EXERCISE: Retype the following lines exactly as they appear.

EXERCISE MATERIAL:
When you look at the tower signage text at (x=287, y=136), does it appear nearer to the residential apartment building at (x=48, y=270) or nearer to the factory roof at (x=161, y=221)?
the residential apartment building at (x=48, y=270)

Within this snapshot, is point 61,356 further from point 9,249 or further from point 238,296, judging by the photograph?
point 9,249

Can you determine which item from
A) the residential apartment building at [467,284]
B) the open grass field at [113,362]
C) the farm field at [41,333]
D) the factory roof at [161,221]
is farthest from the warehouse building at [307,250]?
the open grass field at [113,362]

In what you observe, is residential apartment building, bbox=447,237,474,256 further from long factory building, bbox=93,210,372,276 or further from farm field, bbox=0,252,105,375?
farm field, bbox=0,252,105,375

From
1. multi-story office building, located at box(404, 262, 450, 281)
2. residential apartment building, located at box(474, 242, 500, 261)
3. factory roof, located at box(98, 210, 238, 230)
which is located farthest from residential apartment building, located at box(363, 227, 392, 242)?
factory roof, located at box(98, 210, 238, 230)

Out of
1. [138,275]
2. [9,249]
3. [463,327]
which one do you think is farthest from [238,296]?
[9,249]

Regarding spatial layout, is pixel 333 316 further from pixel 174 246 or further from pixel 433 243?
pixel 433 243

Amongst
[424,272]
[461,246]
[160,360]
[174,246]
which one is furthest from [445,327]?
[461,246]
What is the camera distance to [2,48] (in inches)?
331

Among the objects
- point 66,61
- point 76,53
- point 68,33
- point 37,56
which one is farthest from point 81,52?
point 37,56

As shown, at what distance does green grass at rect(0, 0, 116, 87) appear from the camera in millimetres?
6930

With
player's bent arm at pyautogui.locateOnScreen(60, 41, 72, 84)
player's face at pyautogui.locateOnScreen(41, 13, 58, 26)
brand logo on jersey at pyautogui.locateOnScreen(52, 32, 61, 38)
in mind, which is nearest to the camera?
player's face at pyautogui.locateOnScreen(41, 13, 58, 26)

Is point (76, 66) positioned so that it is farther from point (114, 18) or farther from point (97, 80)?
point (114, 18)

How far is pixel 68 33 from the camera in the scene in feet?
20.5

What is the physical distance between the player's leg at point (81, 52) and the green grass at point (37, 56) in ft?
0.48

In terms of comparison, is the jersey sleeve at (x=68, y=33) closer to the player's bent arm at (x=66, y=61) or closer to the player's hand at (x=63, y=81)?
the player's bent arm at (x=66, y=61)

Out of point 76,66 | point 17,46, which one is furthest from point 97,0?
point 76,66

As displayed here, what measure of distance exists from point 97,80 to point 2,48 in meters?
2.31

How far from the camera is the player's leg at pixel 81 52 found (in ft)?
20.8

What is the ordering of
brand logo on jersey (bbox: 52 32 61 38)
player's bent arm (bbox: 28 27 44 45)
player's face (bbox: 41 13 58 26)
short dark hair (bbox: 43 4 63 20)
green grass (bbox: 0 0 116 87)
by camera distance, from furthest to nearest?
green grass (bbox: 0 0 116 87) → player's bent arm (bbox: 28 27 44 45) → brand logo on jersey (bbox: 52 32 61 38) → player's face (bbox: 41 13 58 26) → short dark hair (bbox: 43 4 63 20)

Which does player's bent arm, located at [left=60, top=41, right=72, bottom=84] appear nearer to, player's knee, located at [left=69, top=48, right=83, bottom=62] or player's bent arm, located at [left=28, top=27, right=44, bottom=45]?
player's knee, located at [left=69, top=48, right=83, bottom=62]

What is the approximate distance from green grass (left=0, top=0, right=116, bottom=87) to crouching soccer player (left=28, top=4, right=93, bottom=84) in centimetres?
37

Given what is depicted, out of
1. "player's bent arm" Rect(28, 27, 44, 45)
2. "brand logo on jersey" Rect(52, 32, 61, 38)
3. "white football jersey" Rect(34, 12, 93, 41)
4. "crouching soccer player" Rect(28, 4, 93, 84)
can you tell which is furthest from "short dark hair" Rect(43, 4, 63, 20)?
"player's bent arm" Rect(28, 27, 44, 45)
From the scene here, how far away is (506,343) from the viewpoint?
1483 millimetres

RESULT OF THE EXERCISE:
When you look at the tower signage text at (x=287, y=136), does it appear nearer to the residential apartment building at (x=48, y=270) or nearer to the factory roof at (x=161, y=221)?
the residential apartment building at (x=48, y=270)

Within this snapshot, is point 61,356 further from point 9,249 or further from point 238,296, judging by the photograph?
point 9,249

Can you determine which item from
A) the residential apartment building at [467,284]
B) the open grass field at [113,362]
C) the farm field at [41,333]
D) the factory roof at [161,221]
is farthest from the warehouse building at [307,250]?
the open grass field at [113,362]

In what you observe, is residential apartment building, bbox=447,237,474,256 further from long factory building, bbox=93,210,372,276 or further from farm field, bbox=0,252,105,375?
farm field, bbox=0,252,105,375

From
1. multi-story office building, located at box(404, 262, 450, 281)
2. residential apartment building, located at box(474, 242, 500, 261)
3. factory roof, located at box(98, 210, 238, 230)
which is located farthest from residential apartment building, located at box(363, 227, 392, 242)?
factory roof, located at box(98, 210, 238, 230)

Out of
1. [138,275]
2. [9,249]
3. [463,327]
which one do you think is farthest from [238,296]?
[9,249]

Regarding spatial layout, is pixel 333 316 further from pixel 174 246 or further from pixel 433 243?
pixel 433 243

Amongst
[424,272]
[461,246]
[160,360]
[174,246]
which one is furthest from [445,327]?
[461,246]
What is the camera distance to [2,48] (in inches)?
331

Among the objects
- point 66,61
- point 76,53
- point 68,33
- point 37,56
which one is farthest from point 81,52?
point 37,56

As shown, at what distance does green grass at rect(0, 0, 116, 87) appear from the camera in millimetres?
6930

With
player's bent arm at pyautogui.locateOnScreen(60, 41, 72, 84)
player's face at pyautogui.locateOnScreen(41, 13, 58, 26)
brand logo on jersey at pyautogui.locateOnScreen(52, 32, 61, 38)
in mind, which is nearest to the camera?
player's face at pyautogui.locateOnScreen(41, 13, 58, 26)

Is point (76, 66) positioned so that it is farther from point (114, 18) or farther from point (97, 80)?
point (114, 18)

How far is pixel 68 33 from the camera in the scene in feet?
20.5

What is the physical distance between the player's leg at point (81, 52) and the green grass at point (37, 56) in ft?
0.48

In terms of comparison, is the jersey sleeve at (x=68, y=33) closer to the player's bent arm at (x=66, y=61) or closer to the player's hand at (x=63, y=81)?
the player's bent arm at (x=66, y=61)

Out of point 76,66 | point 17,46, which one is furthest from point 97,0?
point 76,66

As displayed here, what measure of distance exists from point 97,80 to point 2,48 in meters?
2.31

How far from the camera is the player's leg at pixel 81 52 found (in ft)?
20.8

What is the ordering of
brand logo on jersey (bbox: 52 32 61 38)
player's bent arm (bbox: 28 27 44 45)
player's face (bbox: 41 13 58 26)
short dark hair (bbox: 43 4 63 20)
green grass (bbox: 0 0 116 87)
by camera distance, from furthest to nearest?
green grass (bbox: 0 0 116 87) → player's bent arm (bbox: 28 27 44 45) → brand logo on jersey (bbox: 52 32 61 38) → player's face (bbox: 41 13 58 26) → short dark hair (bbox: 43 4 63 20)

Which does player's bent arm, located at [left=60, top=41, right=72, bottom=84] appear nearer to, player's knee, located at [left=69, top=48, right=83, bottom=62] or player's bent arm, located at [left=28, top=27, right=44, bottom=45]?
player's knee, located at [left=69, top=48, right=83, bottom=62]

What is the approximate distance from green grass (left=0, top=0, right=116, bottom=87) to crouching soccer player (left=28, top=4, right=93, bottom=84) in centimetres?
37

Given what is depicted, out of
1. "player's bent arm" Rect(28, 27, 44, 45)
2. "brand logo on jersey" Rect(52, 32, 61, 38)
3. "white football jersey" Rect(34, 12, 93, 41)
4. "crouching soccer player" Rect(28, 4, 93, 84)
can you tell which is furthest from "short dark hair" Rect(43, 4, 63, 20)?
"player's bent arm" Rect(28, 27, 44, 45)
From the scene here, how far away is (506,343) from the viewpoint?
1483 millimetres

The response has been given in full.